I trying make synthetic data with SDV HMASynthesizer. But I got failing, because I need to add custom logic for relationships: mentor_id - user_id and mentee_id - user_id.
That I need.
If "user_id" in table "users" had role "mentor" it should be in column "mentor_id" (sessions).
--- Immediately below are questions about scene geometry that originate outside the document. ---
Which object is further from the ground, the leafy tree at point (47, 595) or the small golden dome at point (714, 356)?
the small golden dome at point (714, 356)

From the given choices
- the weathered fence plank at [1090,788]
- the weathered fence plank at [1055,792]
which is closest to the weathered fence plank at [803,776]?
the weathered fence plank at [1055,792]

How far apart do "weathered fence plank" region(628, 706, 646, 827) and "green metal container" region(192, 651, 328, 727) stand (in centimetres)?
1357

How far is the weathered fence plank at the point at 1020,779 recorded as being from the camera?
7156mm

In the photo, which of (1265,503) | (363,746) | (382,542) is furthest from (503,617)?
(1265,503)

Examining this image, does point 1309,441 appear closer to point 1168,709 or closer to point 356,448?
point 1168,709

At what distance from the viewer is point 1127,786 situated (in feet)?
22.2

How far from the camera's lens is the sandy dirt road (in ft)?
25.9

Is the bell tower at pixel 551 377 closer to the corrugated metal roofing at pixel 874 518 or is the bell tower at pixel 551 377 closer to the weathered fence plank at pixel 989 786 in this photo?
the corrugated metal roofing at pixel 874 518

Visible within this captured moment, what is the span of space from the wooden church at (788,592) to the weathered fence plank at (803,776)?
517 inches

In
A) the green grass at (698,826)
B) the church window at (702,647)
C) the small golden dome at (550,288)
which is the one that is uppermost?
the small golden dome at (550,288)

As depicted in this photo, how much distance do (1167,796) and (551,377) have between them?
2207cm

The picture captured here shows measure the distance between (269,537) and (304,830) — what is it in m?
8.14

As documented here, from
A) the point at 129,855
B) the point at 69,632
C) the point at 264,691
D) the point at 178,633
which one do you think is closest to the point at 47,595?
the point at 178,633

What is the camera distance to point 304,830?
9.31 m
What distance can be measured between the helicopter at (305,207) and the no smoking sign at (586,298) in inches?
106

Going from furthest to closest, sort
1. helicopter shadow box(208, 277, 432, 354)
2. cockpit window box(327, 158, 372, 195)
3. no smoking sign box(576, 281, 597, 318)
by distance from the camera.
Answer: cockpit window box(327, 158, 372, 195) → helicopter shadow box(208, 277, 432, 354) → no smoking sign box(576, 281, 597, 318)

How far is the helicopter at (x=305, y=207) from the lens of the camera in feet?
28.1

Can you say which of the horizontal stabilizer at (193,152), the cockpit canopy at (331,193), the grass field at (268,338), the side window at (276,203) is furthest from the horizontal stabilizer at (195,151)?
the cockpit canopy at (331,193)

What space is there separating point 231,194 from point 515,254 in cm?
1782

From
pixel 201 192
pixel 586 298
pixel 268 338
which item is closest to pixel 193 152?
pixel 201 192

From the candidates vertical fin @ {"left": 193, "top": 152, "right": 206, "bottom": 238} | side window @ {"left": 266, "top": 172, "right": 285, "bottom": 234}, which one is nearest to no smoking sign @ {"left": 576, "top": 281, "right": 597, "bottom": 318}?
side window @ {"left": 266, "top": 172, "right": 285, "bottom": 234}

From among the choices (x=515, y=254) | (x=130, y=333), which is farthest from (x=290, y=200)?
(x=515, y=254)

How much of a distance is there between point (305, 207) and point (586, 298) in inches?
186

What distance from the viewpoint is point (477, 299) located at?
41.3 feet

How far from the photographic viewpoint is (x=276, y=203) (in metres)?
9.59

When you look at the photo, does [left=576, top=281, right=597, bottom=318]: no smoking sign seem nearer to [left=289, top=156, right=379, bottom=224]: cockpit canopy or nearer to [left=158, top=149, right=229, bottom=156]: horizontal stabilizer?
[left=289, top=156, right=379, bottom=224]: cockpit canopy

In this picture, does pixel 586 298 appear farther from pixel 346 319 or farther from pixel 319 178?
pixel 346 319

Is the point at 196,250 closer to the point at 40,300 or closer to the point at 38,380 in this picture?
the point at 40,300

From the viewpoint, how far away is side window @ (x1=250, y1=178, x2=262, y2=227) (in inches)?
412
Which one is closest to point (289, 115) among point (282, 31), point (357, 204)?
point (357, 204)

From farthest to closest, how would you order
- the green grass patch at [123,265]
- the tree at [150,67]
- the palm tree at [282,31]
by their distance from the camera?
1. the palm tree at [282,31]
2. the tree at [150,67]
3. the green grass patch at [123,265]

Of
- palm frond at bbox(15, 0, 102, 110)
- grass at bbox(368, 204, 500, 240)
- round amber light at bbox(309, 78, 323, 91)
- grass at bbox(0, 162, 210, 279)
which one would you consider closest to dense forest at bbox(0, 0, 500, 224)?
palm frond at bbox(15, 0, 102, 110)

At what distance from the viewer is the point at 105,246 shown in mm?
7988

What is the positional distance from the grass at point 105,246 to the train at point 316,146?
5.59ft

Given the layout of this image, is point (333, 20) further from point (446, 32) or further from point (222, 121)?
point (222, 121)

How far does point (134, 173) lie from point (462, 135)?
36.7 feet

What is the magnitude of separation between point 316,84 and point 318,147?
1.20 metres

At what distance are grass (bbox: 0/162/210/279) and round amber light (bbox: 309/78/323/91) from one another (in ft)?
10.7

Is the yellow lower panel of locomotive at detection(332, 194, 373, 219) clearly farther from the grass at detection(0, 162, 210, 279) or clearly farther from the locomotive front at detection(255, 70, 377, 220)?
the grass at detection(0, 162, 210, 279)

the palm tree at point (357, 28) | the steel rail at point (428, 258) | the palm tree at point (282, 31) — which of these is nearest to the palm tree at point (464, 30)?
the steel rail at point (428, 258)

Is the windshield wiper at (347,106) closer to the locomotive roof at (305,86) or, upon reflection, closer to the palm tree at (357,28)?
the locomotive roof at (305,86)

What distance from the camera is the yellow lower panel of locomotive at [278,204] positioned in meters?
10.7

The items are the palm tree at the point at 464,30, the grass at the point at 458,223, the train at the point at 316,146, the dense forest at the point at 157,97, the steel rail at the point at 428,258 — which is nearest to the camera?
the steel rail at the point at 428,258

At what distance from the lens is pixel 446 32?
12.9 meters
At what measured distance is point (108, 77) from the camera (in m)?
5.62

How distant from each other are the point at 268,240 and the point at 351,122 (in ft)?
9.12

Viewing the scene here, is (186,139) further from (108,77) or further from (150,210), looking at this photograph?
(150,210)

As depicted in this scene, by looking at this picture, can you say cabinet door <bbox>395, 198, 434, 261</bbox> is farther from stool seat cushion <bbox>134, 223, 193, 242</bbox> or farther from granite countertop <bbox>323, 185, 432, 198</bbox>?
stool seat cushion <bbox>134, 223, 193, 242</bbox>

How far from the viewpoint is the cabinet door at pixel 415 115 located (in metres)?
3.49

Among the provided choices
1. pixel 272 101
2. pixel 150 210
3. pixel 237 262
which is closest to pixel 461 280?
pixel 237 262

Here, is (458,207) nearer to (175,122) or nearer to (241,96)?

Same thing for "mentee".
This is full code of SDV model:
database_data = {
'domain': domain,
'region': region,
'sessions': sessions,
'users': users
}
database_metadata = MultiTableMetadata()
for i in database_data:
database_metadata.detect_table_from_dataframe(
table_name=i,
data=database_data[i]
)
# sessions________________________
database_metadata.update_column(
table_name='sessions',
column_name='session_id',
sdtype='id',
regex_format='[0-9]{5}'
)
database_metadata.update_column(
table_name='sessions',
column_name='mentor_id',
sdtype='id',
regex_format='[a-zA-Z]{4}'
)
database_metadata.update_column(
table_name='sessions',
column_name='mentee_id',
sdtype='id',
regex_format='[a-zA-Z]{4}'
)
database_metadata.update_column(
table_name='sessions',
column_name='mentor_domain_id',
sdtype='id',
regex_format='[a-zA-Z]{2}'
)
database_metadata.set_primary_key(
table_name='sessions',
column_name='session_id'
)
# users________________________
database_metadata.update_column(
table_name='users',
column_name='user_id',
sdtype='id',
regex_format='[0-9]{4}'
)
database_metadata.update_column(
table_name='users',
column_name='region_id',
sdtype='id',
regex_format='[a-zA-Z]{2}'
)
database_metadata.set_primary_key(
table_name='users',
column_name='user_id'
)
# domain ________________________
database_metadata.update_column(
table_name='domain',
column_name='id',
sdtype='id',
regex_format='[0-9]{2}'
)
database_metadata.set_primary_key(
table_name='domain',
column_name='id'
)
# region _______________________
database_metadata.update_column(
table_name='region',
column_name='id',
sdtype='id',
regex_format='[0-9]{2}'
)
database_metadata.set_primary_key(
table_name='region',
column_name='id'
)
# add relationship
database_metadata.add_relationship(
parent_table_name='domain',
child_table_name='sessions',
parent_primary_key='id',
child_foreign_key='mentor_domain_id'
)
database_metadata.add_relationship(
parent_table_name='region',
child_table_name='users',
parent_primary_key='id',
child_foreign_key='region_id'
)
database_metadata.add_relationship(
parent_table_name='users',
child_table_name='sessions',
parent_primary_key='user_id',
child_foreign_key='mentor_id'
)
database_metadata.add_relationship(
parent_table_name='users',
child_table_name='sessions',
parent_primary_key='user_id',
child_foreign_key='mentee_id'
)
database_metadata.visualize(
show_table_details=True,
show_relationship_labels=True,
output_filepath='my_metadata.png'
)
# Synthesizer
synthesizer = HMASynthesizer(database_metadata, locales=['ru_RU'])
# transformers
synthesizer.auto_assign_transformers(database_data)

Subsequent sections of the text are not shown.